--- Begin Supplied text ---
International Garden Festival 1984, Liverpool. Image: Benkid77

We've learnt about  'spatial segregation', so we do things differently now. Someone  commenting on James Meek's great London Review of Books article on parallel Hackneys mentioned China Miéville's recent science fiction novel The City and The City,  where two cities literally do occupy the same space, with all  inhabitants acting as if they don't. Miéville set it in Eastern Europe,  but the inspiration is surely London.

All of us, all along—if we're  honest for a microsecond—knew this was a ludicrous way to build a city,  to live in a city. I, like most of the people now waving brooms in the  air and representing the 'real London', was not born in London, and I  know only two or three people who were. Occasionally, during the 12  years I've lived in the city, I'd often idly wonder when the riots would  come: when the situation of organic delis next to pound shops, of  crumbling maisonettes next to furiously speculated-on Victoriana, of  artists shipped into architect-designed Brutalist towers to make them  safe for Regeneration, of endless boosterist self-congratulation, would  finally collapse in on itself.
--- End Supplied text ---
--- Begin Stored data ---
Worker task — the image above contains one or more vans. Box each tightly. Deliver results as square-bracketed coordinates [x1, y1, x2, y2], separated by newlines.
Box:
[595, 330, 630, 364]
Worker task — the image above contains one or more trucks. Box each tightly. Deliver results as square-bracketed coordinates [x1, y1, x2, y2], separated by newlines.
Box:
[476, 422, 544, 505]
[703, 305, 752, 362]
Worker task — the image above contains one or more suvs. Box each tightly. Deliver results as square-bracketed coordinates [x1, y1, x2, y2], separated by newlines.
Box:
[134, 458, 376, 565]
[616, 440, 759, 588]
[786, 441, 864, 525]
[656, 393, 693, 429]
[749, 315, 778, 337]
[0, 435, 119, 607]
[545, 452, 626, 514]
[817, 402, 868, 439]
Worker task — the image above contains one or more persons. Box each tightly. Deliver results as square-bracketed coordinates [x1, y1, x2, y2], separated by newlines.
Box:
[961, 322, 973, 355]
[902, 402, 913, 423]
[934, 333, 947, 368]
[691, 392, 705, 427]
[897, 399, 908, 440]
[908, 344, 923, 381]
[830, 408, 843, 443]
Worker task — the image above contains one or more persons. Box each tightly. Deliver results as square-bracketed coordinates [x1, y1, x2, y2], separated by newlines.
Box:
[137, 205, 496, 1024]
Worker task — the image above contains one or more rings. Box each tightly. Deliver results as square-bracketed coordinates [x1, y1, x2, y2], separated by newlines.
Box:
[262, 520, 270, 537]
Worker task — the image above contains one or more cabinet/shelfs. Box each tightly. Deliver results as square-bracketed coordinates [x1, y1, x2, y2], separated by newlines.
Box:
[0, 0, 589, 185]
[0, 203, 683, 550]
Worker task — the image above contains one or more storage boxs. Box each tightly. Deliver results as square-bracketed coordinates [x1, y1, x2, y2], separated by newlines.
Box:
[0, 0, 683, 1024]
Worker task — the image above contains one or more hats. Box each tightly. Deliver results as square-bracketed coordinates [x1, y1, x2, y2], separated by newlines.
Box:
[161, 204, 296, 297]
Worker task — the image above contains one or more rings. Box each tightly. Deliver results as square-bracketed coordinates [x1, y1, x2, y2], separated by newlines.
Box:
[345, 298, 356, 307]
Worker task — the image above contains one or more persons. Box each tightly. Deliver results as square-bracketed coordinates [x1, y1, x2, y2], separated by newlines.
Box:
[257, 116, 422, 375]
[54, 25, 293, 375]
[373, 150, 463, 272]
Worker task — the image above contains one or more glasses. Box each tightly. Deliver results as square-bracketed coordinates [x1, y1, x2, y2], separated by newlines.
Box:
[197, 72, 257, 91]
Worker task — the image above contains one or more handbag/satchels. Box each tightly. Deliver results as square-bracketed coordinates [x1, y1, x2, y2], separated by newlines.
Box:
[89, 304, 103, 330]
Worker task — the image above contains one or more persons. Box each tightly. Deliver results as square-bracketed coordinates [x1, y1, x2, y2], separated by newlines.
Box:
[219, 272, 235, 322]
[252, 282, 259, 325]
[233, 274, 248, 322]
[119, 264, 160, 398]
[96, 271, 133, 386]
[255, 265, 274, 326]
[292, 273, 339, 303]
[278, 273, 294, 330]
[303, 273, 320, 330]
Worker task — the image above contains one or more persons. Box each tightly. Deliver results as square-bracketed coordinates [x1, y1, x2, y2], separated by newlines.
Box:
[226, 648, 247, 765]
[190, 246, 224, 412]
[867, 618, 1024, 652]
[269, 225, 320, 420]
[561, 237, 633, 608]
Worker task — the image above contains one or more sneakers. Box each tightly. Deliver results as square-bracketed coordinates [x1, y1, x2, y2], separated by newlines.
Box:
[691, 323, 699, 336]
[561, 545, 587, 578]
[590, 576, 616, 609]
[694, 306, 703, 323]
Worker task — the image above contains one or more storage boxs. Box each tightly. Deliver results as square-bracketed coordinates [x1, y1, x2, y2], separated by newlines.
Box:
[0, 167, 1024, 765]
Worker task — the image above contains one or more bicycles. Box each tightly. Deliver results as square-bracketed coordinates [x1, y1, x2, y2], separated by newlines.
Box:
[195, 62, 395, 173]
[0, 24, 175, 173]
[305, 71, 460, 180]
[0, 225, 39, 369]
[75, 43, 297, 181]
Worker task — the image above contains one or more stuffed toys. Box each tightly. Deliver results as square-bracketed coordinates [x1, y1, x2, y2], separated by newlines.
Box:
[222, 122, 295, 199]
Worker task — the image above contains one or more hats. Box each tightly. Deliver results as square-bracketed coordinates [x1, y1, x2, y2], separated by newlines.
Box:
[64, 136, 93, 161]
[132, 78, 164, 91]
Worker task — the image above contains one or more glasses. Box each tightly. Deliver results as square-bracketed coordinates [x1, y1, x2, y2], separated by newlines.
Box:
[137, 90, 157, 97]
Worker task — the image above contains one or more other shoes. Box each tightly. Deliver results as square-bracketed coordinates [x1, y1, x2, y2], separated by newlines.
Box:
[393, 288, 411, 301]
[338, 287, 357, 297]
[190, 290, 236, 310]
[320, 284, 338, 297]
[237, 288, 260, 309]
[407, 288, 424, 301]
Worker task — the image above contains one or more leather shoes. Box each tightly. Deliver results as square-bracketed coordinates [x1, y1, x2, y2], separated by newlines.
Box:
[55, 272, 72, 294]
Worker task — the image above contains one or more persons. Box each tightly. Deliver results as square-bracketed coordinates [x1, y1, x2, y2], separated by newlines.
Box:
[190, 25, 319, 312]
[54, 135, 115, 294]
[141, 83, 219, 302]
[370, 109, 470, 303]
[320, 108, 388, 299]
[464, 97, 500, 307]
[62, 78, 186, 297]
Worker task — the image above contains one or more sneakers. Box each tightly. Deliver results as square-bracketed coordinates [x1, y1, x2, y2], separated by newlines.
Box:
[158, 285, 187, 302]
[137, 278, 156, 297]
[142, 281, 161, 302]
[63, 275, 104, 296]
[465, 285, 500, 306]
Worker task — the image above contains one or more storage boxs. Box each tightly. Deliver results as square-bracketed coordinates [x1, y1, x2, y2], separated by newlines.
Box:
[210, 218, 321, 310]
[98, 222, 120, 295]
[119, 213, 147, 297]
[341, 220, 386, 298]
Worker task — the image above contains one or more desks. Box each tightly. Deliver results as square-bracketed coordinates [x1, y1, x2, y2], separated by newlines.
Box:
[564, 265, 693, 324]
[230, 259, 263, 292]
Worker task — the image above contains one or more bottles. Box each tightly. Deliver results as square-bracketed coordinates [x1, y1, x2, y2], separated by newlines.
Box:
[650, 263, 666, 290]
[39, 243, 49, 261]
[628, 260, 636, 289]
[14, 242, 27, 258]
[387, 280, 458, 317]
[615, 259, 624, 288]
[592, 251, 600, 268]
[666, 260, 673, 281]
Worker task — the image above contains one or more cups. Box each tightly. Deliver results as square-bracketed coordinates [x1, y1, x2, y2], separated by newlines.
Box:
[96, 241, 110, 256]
--- End Stored data ---
> _Complete the following_
1 > Decide whether each statement agrees with the piece on London and its riots. Answer yes or no for each, and quote the deciding words. (a) Miéville set The City and The City in Eastern Europe. (b) The writer was born in London. (c) The writer knows only two or three people who were born in London.
2 > Write a continuation of the piece on London and its riots, beginning after its final sentence.

> _Results of the exercise_
1 >
(a) Yes: "Miéville set it in Eastern Europe"
(b) No: "was not born in London"
(c) Yes: "know only two or three people who were"

2 >
Like most thoughts of this sort, it  stayed in the back of the mind, and I'd almost forgotten about it when  it finally happened. When it did on Monday night, I wasn't in the  country; I'm still not now, so I don't truthfully know how things are on  the ground. I do know that the nearest rioting to my flat above a  shop—the looting of a retail park in Charlton—was nearly a petrol  bomb's-throw away, so I'm not completely unqualified. I understand and  apologise if anyone's irritated by a writer pontificating from a safe  distance. What I don't understand is how absolutely anyone in any large  British city could possibly be shocked by all this.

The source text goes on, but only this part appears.